Le dernier livre que j'avais emporté, celui d'Onfray, je ne l'ai pas ouvert. pas le temps.
Et le soir, on se partage les images de la journée. Deuxième vie !
De gauche à droite : Jean-Pierre, Monique, Mi-Jo, Daniel, Yves, Laurence et Alain
Nous avons écouté beaucoup de musique pendant cette semaine : Bach, Haendel, Mendelssohn, Brendel au piano... pour autant que les Allemands du chalet voisin nous le permettent : après des heures de descente à ski, qu'est-ce qu'ils descendent comme litres de bière ! Tout ça dans le vacarme assourdissant de leur musique boum-boum, affalés devant les maisons, les pieds dans la neige, la combinaison de ski dégrafée.
Le ski, voilà la grande affaire : dans ces montagnes complètement endormies et silencieuses il y a encore deux ou trois générations - imaginez seulement les clarines dans les alpages et quelques familles industrieuses dans de rares villages -, aujourd'hui c'est une activité perpétuelle. Les derniers skieurs rentrés, aussitôt d'autres hommes s'activent sur les pistes. Toute la nuit, ils travaillent , se relayant même, pour préparer la neige, avant que leurs collègues, dans le petit matin, ne dynamitent les pentes avalancheuses.
Ci-dessous, le sommet de la montagne de la Masse, dans la lumière du petit matin, en face du village, assez pentue. La nuit on voit les phares des engins, comme suspendus dans le ciel, qui dament la Masse.
Et toute la journée, les pisteurs-secouristes veillent sur les sportifs multicolores. Le personnel des remontées assurent le transport de tous ces amateurs de glisse.

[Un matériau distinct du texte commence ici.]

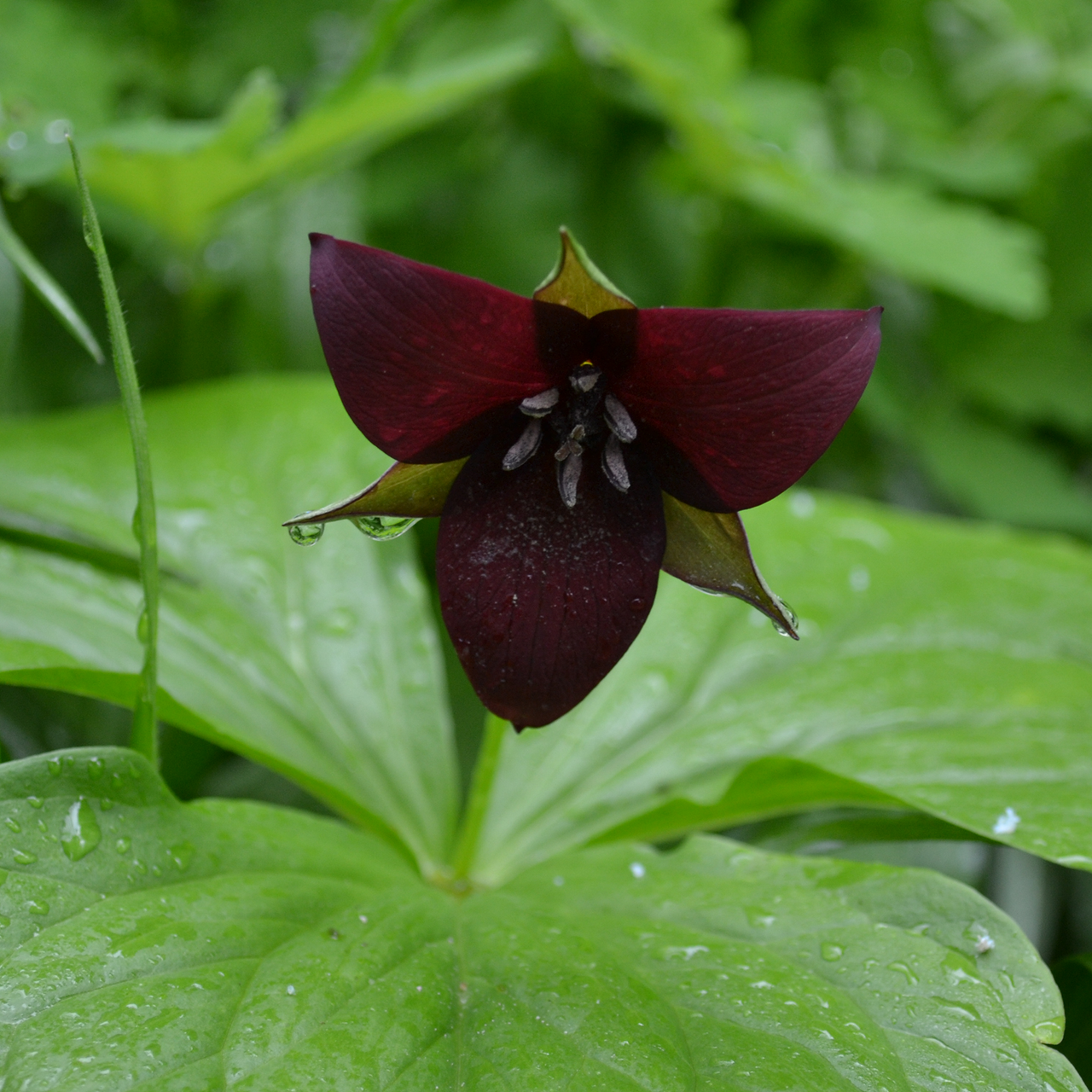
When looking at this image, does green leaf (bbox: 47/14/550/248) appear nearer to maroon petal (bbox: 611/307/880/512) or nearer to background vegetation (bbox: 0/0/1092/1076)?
background vegetation (bbox: 0/0/1092/1076)

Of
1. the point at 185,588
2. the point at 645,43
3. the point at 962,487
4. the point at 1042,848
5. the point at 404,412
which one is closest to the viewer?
the point at 404,412

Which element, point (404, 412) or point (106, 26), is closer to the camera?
point (404, 412)

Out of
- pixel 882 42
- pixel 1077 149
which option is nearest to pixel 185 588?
pixel 882 42

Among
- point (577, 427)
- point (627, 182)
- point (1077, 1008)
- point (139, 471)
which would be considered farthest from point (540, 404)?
point (627, 182)

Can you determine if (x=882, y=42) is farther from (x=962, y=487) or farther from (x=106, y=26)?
(x=106, y=26)

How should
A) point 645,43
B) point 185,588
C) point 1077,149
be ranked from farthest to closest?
1. point 1077,149
2. point 645,43
3. point 185,588

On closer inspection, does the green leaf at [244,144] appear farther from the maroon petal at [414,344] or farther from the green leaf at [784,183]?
the maroon petal at [414,344]

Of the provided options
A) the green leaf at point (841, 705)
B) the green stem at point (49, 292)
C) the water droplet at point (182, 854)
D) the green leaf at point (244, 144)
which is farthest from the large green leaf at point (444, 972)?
the green leaf at point (244, 144)
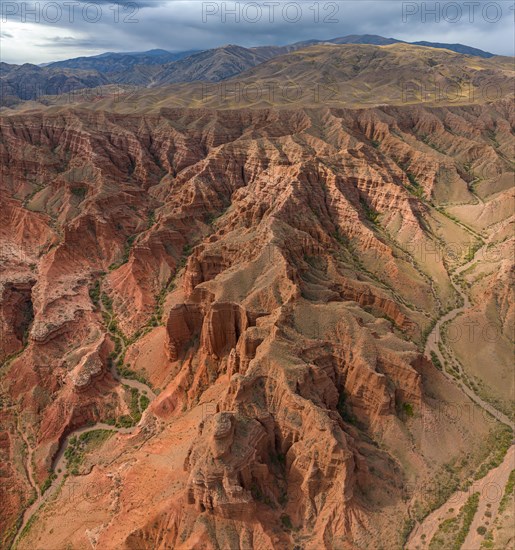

Cela ne s'arrête jamais. Tout ça pour ça : monter en haut pour glisser en bas !
Jean-Pierre et Yves
Laurence et Monique
Daniel et Pamina
Quand on quitte à skis notre village de résidence (Le Levassaix), on gagne plus bas dans la vallée Le Bettaix, point de départ de la journée. (Attention à bien prononcer, sinon ça fait pèquenot. On dit Levassai et Bettai, comme Chamoni, et pas Levassaisque et Bettaisque, comme Chamonisque. Diantre ! Il faut vous le répéter ?)
Pamina est sur la piste aussi à l'aise que si elle avait des skis.
Cette activité démiurgique qui façonne le paysage pour notre plaisir a un coût. Pour le skieur, cela s'appelle le forfait (plus chicoss' : le skipass !) : 320€ pour une semaine complète. Heureux le vieillard que je suis ! Après 75 ans, c'est gratuit ! L'année prochaine, j'en serai.
Ici, le sommet de la cime Caron, où arrive le téléphérique à 3200 mètres.
Bouquetins et bouquetines
Le bouquetin est l'animal emblèmatique des Menuires. On oublie trop souvent que les bouquetins se reproduisent entre eux, et qu'il y faut un mâle et une femelle comme chez les catholiques : on nous l'a pourtant assez braillé dans des manifs où défilent des grognasses hystériques. Dont acte : je rends ici hommage aux bouquetines qui peuplent, au côté des bouquetins, ces belles montagnes.